I don’t know what I had expected, as I said, I hadn’t given it much thought at all but AGHHHHHHHHHHH blimey the pain!  I think in all I had 15 injections in my ankle before it finally went numb enough for surgery.  I am good with pain though and tolerate it well so concentrated on my breathing like a good girl and imagined the tweets I would be sending had I been allowed my phone with me.  The woman in the next bed to me wasn’t nearly as brave as Humph though, screaming and flailing about like a man big sissy.  I heard that she didn’t cope at all well with the surgery either, surely a sedative of some sort would help patients in these circumstances?

Once properly numb I was wheeled into what looked like the “TV Room” on Willy Wonker, all white with massive lights on arms like the ones dentist’s have.  To my immense relief a screen was put up so that I could not see what was happening to my foot. I know it was washed with iodine though and put through layers of cloth, leaving just my foot sticking out, propped up with a pillow underneath.  It was then tourniqueted to within an inch of it’s life and several green-clad people arrived.  Were I of a nervous disposition I would have been blubbing by now, there was no distraction other than a magazine which was pushed into my hand.  Sorry but while having my foot sliced open I found the private lives of the disaster who goes by the name of Kerry Kantona only slightly less nauseating than the thoughts I was trying so desperately to blot out.
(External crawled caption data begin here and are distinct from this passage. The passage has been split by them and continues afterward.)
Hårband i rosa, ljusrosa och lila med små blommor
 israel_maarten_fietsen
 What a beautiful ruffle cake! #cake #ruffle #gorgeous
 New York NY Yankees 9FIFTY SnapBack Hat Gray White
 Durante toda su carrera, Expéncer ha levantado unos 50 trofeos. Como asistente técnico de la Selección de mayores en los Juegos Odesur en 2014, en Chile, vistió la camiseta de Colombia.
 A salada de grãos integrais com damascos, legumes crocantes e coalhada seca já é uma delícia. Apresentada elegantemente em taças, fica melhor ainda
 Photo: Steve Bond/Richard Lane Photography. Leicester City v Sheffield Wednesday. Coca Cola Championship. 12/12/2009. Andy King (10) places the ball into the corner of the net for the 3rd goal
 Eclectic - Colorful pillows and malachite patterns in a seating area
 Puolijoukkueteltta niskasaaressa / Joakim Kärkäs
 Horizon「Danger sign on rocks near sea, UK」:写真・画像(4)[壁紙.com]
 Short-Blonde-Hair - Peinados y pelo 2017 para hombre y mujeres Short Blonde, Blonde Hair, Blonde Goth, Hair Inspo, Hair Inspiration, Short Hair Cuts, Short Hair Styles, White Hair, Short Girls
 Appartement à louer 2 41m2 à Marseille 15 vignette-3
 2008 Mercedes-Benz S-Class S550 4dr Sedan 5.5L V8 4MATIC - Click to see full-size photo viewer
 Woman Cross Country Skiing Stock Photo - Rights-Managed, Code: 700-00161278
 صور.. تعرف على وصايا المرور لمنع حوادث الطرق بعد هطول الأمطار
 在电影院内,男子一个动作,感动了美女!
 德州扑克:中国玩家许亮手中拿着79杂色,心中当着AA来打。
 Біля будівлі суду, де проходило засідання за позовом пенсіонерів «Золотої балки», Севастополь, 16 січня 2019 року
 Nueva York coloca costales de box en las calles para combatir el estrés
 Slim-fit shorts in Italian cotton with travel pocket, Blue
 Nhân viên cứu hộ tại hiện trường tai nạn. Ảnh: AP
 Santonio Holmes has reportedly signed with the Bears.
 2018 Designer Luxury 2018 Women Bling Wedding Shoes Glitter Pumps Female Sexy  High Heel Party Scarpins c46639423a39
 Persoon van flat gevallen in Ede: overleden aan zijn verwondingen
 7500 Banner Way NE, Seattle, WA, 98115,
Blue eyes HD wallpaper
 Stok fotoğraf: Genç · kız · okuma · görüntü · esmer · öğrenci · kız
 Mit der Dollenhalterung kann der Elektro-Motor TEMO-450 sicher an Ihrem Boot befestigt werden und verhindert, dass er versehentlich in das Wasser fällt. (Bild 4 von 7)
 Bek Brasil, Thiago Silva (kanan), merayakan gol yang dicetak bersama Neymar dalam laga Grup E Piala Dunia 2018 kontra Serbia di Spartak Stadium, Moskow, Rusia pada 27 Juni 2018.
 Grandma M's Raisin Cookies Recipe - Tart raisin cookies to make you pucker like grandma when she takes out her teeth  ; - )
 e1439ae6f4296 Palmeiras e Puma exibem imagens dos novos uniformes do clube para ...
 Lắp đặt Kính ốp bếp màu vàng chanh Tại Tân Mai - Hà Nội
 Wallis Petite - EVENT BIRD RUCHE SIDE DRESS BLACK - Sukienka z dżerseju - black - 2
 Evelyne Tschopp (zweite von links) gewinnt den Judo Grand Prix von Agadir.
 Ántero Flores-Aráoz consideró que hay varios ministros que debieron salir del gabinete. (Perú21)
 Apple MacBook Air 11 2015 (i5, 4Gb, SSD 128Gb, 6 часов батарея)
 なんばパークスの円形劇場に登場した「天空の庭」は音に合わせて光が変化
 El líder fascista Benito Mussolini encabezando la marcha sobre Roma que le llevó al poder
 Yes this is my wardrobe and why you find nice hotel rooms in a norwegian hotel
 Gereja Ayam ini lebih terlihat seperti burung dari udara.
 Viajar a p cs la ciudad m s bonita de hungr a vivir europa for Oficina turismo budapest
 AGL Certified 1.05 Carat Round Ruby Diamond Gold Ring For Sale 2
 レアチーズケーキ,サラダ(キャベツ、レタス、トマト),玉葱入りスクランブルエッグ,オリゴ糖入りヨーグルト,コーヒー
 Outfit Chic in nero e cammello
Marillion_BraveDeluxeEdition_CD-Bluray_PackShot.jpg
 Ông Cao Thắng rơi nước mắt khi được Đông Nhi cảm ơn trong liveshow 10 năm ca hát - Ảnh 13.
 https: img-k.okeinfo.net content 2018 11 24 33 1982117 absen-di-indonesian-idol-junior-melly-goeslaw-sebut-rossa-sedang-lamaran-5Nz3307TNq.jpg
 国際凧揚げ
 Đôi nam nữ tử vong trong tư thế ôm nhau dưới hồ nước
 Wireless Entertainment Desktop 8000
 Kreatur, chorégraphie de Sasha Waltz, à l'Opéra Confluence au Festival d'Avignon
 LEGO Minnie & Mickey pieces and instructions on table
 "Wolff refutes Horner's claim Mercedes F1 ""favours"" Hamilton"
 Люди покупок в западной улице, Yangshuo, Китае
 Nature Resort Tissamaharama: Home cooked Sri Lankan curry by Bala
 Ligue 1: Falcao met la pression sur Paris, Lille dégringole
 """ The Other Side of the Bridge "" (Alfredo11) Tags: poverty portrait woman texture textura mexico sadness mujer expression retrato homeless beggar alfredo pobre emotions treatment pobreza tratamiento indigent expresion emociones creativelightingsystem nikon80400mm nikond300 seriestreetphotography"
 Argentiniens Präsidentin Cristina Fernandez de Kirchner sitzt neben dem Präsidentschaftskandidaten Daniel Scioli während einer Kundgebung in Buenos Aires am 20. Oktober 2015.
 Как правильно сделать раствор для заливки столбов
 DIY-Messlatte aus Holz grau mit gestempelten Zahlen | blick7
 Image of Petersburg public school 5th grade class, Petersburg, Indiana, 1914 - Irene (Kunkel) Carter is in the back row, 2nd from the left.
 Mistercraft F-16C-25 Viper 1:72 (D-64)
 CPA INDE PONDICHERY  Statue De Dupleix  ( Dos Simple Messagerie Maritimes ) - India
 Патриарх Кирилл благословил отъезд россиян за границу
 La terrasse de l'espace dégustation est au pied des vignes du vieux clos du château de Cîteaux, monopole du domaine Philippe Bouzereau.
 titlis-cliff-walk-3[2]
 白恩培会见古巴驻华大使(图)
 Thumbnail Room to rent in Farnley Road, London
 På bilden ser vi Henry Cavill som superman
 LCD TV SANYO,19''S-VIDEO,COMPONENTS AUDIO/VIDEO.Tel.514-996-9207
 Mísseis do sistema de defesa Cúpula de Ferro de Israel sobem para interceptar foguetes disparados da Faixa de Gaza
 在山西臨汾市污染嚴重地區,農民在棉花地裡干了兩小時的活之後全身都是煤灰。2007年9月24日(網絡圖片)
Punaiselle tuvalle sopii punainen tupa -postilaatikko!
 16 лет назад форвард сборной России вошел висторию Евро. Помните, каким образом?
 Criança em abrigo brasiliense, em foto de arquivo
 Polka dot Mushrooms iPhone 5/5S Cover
The nurses were milling about and one even took orders for lunch whilst discussing how straight and perfect my toes were, the deep , plummy voice of Dr Bramall said “straight but stiff”.  Then I could hear bone breaking and realised it was mine. The sound of a drill vibrating on bone, mine.  The only way I could cope was by mentally picturing the faces of my loved ones and trying to remember the lyrics of a beautiful song I saw tweeted a couple of weeks ago. Over and over I repeated them until after an hour I know the song by heart and the surgery was finally over.

"Phew"

Dr Bramall pulled down the drapes and showed me how to exercise my toe, I was fixated by it’s waxy, corpse-like yellowness. There is a long incision from the first toe joint right down to my heel, I think it will look lovely with flowers tattooed along it : )  A load of notes were plonked on my tummy and I was wheeled back to my room to re-join my sister (sleeping like Goldilocks in my bed, cheeky mare)  Sandwiches and tea promptly arrived via the clucking Mary who took my blood pressure again and called me her Pet : )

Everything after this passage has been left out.